DESCRIPTION OF THE TASK:
Rewrite every item below with "decorative object" swapped for "ornament" and nothing else changed, leaving out the pictures.

******************************

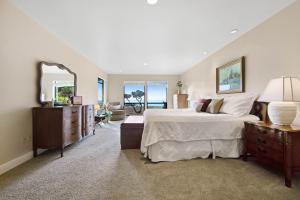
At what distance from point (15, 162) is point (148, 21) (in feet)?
10.1

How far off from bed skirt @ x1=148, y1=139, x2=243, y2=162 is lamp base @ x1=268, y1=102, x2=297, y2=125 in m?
0.81

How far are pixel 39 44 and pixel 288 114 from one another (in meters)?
4.04

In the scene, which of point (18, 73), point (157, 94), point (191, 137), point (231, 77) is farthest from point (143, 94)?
point (18, 73)

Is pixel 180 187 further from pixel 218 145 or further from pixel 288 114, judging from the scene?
pixel 288 114

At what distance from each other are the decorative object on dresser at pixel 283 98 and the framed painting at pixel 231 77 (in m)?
1.36

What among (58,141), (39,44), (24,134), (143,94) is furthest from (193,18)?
(143,94)

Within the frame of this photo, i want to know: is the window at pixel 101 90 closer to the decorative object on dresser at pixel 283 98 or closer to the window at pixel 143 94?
the window at pixel 143 94

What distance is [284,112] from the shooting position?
2.02 metres

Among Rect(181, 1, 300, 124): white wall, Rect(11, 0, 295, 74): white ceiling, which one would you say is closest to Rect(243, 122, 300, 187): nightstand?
Rect(181, 1, 300, 124): white wall

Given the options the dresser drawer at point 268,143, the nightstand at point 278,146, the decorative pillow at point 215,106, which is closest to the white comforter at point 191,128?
the nightstand at point 278,146

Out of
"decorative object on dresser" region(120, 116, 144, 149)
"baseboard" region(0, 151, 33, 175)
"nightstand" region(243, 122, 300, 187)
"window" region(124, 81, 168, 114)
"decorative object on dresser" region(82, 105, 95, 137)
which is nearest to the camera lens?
"nightstand" region(243, 122, 300, 187)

******************************

CORRECT RESPONSE:
At what distance from point (15, 162) is point (148, 21) (in feet)?
10.1

How far off from bed skirt @ x1=148, y1=139, x2=243, y2=162 is lamp base @ x1=268, y1=102, x2=297, y2=125 in m?
0.81

How far are pixel 39 44 and pixel 288 114 from one another (in meters)?
4.04

In the scene, which of point (18, 73), point (157, 94), point (191, 137), point (231, 77) is farthest from point (143, 94)?
point (18, 73)

Is pixel 180 187 further from pixel 218 145 or further from pixel 288 114, judging from the scene?
pixel 288 114

At what distance from each other are the ornament on dresser at pixel 283 98 and the framed painting at pixel 231 77 (in m)?
1.36

What among (58,141), (39,44), (24,134), (143,94) is furthest from (193,18)?
(143,94)

Within the frame of this photo, i want to know: is the window at pixel 101 90 closer to the ornament on dresser at pixel 283 98 or closer to the window at pixel 143 94?
the window at pixel 143 94

What distance is [284,112] from the shooting position?
2.02 metres

Among Rect(181, 1, 300, 124): white wall, Rect(11, 0, 295, 74): white ceiling, which one would you say is closest to Rect(243, 122, 300, 187): nightstand?
Rect(181, 1, 300, 124): white wall

Given the options the dresser drawer at point 268,143, the nightstand at point 278,146, the decorative pillow at point 215,106, which is closest to the white comforter at point 191,128?
the nightstand at point 278,146

Out of
"ornament on dresser" region(120, 116, 144, 149)
"baseboard" region(0, 151, 33, 175)
"nightstand" region(243, 122, 300, 187)
"window" region(124, 81, 168, 114)
"ornament on dresser" region(82, 105, 95, 137)
which is nearest to the camera lens?
"nightstand" region(243, 122, 300, 187)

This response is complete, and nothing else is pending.